Before the district bought the leak detection equipment, Cooper and technicians used a test meter on valves to locate leaks. "We kept making the area smaller and smaller until we had a good idea of where to excavate," he says. "Sometimes we'd dig up 500 to 600 feet of line before we found the leak, but the effort was worth it."
Although most mains are only 3 feet deep, excavating through the chert and clay was slow and difficult. "Even my two very competent backhoe operators occasionally rolled a rock as they began digging, and it poked a hole in the brittle pipe," says Cooper. The district considered buying a hydroexcavator, but most rocks are three times the diameter of the 4-inch vacuum tube.
Gaining ground
When the leak detection equipment arrived, and after training from the manufacturer, Cooper sent Sullivan into the field. He attached the magnetic data loggers to water valves, fire hydrant valves, flowmeters, and anywhere he could connect with the transmission main to identify the general area of a leak. The next day, Sullivan collected the units and downloaded the information to the correlator for analysis. He then interpreted the numbers and used the ground microphone to target the leaks.
In the first month, Sullivan found two main leaks and numerous small service leaks estimated to account for 11.4 million gallons annually. However, the district needed Sullivan for other duties, and leak detection was relegated to occasional afternoons when nothing else was happening.
Water losses for 2008 and 2009 were 22 and 23 percent or about 25 million gallons. "The increase was a little surprising because we had upsized the backbone of our 6-inch system with 10 miles of 12-inch PVC pipe in 2009," says Cooper.
Cooper was promoted to district manager that year, and he planned an aggressive leak detection program. In 2010, he hired two employees and made Sullivan the full-time electronic technician. From June through December, Sullivan found 34 leaks equaling 17.3 million gallons. The construction crew repaired them immediately.
Next generation
"Practice with the equipment and trial and error improved Jordan's accuracy," says Cooper. "We initially dug a lot of dry holes, and then it became the occasional 10- to 15-foot-long dry trench. When that happened, Jordan put the equipment into the excavated pipe and further narrowed down the location of the leak."
In September 2011, Cooper met Simon Wick, vice president of Matchpoint, a water asset management firm in Wilmington, N.C. "He enlightened us on how to interpret the numbers so we'd know if we were looking at a leak, a potential leak, or an outside noise such as a power transformer," says Cooper.
Wick also had the next generation of Fluid Conservation Systems equipment. Cooper purchased the hydrophone kit for the correlator, 11 more Permalog units, a new Patroller unit, and training from Matchpoint. "Simon, Jordan and I spent a day simulating leaks," says Cooper. "The new equipment was phenomenal."

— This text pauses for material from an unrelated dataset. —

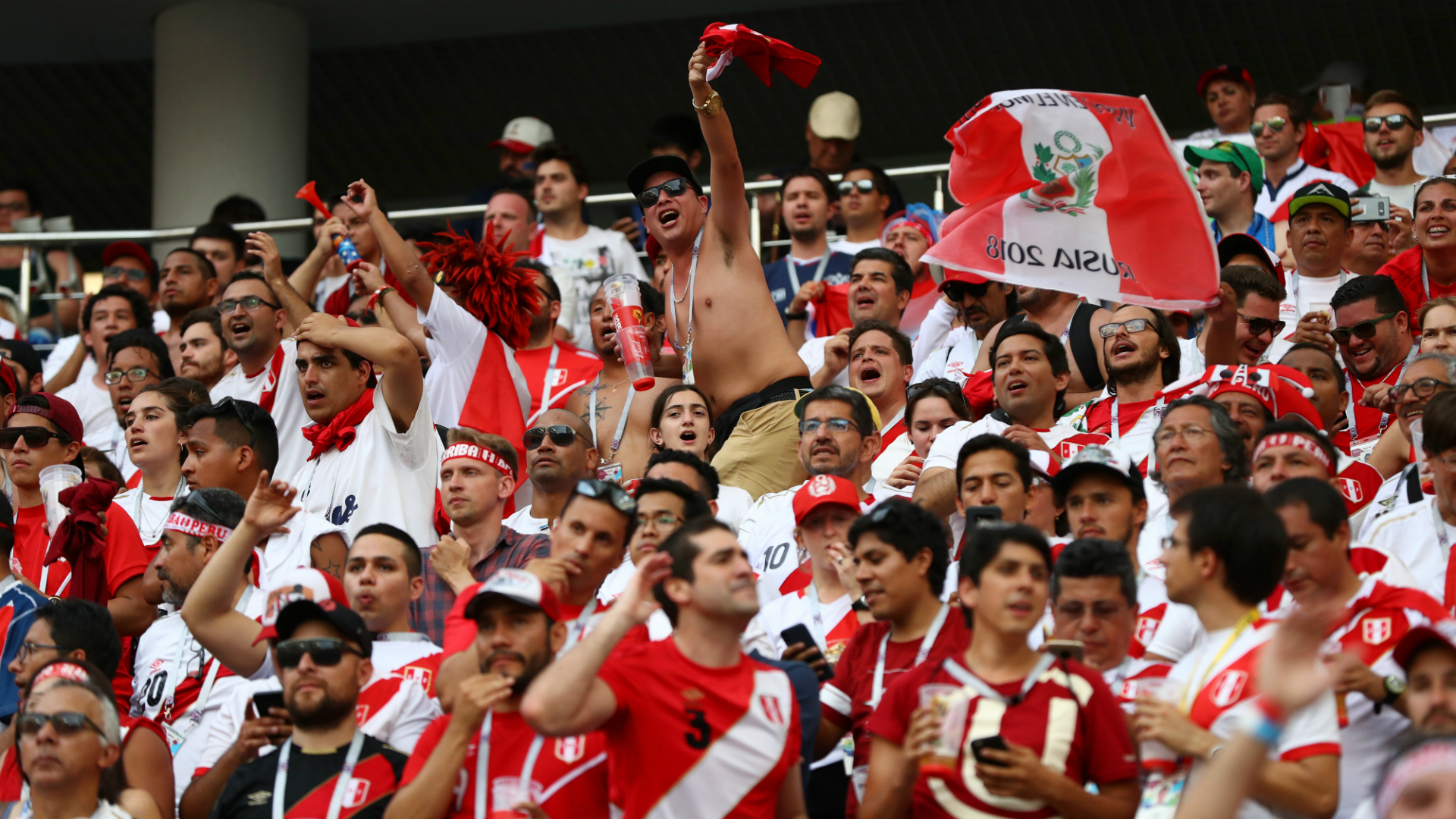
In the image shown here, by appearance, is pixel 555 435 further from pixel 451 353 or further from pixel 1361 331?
pixel 1361 331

Sullivan finds the new data loggers simpler to understand because they only indicate whether they heard something or not. If the analysis is positive, he uses the hydrophones and correlator to come within two feet of the leak 80 percent of the time.
"It probably takes Jordan six months to check our whole system, and he does it annually," says Cooper. "Last year, he found 58 leaks totaling 4.6 million gallons, and 50 percent of them were undetectable without this equipment."
For 2011, the district's average water loss was 9.67 percent. Cooper's goal is to keep it below 10 percent. "When we compare that percentage with the minute water loss allowed by our engineers and the amount the American Water Works Association allows for testing pipeline, our water loss is zero," he says. The district saved enough money in recovered water to pay for all the equipment and Sullivan's salary.